注意:此代码是用 python 3.6.1 (+gensim 2.3.0) 编写的
doc2vec与gensim的python实现及应用
import re import numpy as np from gensim.models import doc2vec from gensim.models.doc2vec import taggeddocument from nltk.corpus import gutenberg from multiprocessing import pool from scipy import spatial
sentences = list(gutenberg.sents('shakespeare-hamlet.txt')) # import the corpus and convert into a list print('type of corpus: ', type(sentences)) print('length of corpus: ', len(sentences))
语料库类型:类“list”
语料库长度:3106
print(sentences[0]) # title, author, and year print(sentences[1]) print(sentences[10])
['[', 'the', '悲剧', 'of', '哈姆雷特', 'by', '威廉', '莎士比亚', '1599', ']']
['actus', 'primus', '.']
['弗兰', '.']
预处理数据
for i in range(len(sentences)): sentences[i] = [word.lower() for word in sentences[i] if re.match('^[a-za-z]+', word)] print(sentences[0]) # title, author, and year print(sentences[1]) print(sentences[10])
['the'、'悲剧'、'of'、'哈姆雷特'、'by'、'威廉'、'莎士比亚']
['actus', 'primus']
['弗兰']
for i in range(len(sentences)): sentences[i] = taggeddocument(words = sentences[i], tags = ['sent{}'.format(i)]) # converting each sentence into a taggeddocument sentences[0]

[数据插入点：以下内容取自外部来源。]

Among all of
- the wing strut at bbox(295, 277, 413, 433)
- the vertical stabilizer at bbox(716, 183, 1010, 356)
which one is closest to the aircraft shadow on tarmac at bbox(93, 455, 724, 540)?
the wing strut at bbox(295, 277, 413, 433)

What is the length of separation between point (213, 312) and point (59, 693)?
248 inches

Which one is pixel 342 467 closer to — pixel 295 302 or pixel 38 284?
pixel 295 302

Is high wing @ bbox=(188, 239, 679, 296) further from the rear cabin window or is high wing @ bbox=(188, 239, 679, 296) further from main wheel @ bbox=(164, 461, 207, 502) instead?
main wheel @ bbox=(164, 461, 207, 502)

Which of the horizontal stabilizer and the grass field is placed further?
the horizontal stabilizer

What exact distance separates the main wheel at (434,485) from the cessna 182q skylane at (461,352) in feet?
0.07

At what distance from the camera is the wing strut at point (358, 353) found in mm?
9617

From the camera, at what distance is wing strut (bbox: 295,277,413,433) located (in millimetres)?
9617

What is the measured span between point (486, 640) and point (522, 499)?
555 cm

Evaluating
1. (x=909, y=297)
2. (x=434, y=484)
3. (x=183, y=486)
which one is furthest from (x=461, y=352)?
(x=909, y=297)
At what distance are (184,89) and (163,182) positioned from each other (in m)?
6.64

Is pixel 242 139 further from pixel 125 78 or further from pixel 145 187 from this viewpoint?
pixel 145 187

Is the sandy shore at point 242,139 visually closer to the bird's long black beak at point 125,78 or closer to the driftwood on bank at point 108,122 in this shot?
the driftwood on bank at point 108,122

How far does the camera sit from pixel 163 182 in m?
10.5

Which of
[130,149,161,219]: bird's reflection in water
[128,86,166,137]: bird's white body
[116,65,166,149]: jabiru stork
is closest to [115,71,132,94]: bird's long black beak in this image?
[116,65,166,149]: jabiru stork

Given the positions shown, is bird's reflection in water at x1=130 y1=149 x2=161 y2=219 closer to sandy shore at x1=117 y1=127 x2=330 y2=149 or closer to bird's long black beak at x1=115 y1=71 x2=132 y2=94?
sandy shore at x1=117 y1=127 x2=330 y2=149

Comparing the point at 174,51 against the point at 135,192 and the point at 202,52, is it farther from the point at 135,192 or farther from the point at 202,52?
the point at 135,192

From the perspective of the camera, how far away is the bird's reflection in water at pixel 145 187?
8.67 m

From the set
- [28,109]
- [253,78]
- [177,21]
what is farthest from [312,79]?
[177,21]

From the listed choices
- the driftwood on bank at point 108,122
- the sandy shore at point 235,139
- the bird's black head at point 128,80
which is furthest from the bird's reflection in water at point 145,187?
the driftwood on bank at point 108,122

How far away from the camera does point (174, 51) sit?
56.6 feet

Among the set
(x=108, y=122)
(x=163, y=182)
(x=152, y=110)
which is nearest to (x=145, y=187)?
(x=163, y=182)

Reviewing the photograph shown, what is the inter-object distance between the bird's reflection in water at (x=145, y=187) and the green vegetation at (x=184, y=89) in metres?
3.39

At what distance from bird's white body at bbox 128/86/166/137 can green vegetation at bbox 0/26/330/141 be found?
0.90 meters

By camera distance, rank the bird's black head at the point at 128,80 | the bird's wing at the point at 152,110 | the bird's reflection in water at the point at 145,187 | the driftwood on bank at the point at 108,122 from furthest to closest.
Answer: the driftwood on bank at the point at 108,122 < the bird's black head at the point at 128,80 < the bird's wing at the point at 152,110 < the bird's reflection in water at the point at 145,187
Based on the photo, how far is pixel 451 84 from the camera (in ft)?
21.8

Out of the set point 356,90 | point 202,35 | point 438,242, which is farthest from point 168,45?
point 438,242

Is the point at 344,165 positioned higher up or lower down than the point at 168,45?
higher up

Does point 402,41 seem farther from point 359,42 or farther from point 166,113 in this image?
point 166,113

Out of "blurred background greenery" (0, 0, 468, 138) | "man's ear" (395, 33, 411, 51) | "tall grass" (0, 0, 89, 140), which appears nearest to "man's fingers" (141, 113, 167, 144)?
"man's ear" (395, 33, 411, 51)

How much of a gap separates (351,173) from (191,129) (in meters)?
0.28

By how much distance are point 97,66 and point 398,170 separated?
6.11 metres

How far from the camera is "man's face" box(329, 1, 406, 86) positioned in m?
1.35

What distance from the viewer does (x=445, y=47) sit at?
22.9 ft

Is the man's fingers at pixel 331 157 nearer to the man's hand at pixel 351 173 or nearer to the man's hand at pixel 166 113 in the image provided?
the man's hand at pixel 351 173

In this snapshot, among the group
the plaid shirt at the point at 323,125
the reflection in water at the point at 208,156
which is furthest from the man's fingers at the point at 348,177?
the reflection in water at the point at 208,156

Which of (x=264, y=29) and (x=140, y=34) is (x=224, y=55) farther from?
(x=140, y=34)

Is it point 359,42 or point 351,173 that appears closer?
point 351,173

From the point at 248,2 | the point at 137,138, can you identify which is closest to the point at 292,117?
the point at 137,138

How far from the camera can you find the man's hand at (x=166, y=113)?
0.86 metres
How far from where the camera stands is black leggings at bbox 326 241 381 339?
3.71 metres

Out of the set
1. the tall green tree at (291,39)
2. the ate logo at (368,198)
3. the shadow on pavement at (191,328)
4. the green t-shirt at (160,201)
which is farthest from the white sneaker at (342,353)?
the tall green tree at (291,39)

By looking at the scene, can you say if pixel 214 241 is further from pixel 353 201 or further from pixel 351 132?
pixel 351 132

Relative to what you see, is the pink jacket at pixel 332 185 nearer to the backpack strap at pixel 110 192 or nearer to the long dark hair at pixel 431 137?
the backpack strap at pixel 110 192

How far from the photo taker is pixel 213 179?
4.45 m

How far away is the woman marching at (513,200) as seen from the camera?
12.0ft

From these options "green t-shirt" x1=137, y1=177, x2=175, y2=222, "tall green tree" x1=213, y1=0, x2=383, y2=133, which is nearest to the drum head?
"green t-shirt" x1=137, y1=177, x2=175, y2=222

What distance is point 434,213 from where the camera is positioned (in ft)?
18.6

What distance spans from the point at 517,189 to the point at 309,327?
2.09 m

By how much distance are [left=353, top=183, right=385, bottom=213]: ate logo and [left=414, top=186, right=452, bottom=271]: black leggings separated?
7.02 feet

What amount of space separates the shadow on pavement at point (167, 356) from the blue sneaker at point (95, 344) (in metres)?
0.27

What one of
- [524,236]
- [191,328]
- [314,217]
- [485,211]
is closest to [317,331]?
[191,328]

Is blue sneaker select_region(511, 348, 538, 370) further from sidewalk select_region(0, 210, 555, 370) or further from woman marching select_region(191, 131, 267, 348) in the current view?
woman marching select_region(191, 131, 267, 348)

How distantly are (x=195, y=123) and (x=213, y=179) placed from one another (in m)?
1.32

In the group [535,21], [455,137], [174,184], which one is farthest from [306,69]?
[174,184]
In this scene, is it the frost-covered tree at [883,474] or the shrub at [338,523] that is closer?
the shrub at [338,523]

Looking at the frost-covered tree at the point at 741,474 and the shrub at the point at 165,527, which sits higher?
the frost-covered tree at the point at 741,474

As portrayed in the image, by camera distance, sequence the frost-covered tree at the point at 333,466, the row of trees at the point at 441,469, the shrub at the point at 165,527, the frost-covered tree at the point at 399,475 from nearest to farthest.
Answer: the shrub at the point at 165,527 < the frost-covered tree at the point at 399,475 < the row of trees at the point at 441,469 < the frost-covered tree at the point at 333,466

taggeddocument(words=['the', 'tragedie', 'of', 'hamlet', 'by', 'william', 'shakespeare'], tags=['sent0'])
model = doc2vec(documents = sentences,dm = 1, size = 100, min_count = 1, iter = 10, workers = pool()._processes) model.init_sims(replace = true)
model.save('doc2vec_model') model = doc2vec.load('doc2vec_model')
model.most_similar('hamlet')
[('horatio', 0.9978846311569214),
('女王', 0.9971947073936462),
('莱尔特斯', 0.9971820116043091),
('国王', 0.9968599081039429),
('妈妈', 0.9966716170310974),
('哪里', 0.9966292381286621),
('迪尔', 0.9965540170669556),
('奥菲莉亚', 0.9964221715927124),
('非常', 0.9963752627372742),
('哦', 0.9963476657867432)]
v1 = model['king'] v2 = model['queen'] # define a function that computes cosine similarity between two words def cosine_similarity(v1, v2): return 1 - spatial.distance.cosine(v1, v2) cosine_similarity(v1, v2)
0.99437165260314941
立即学习“Python免费学习笔记(深入)”;
以上就是使用 Python 进行词嵌入:docc的详细内容,更多请关注中国大学网其它相关文章!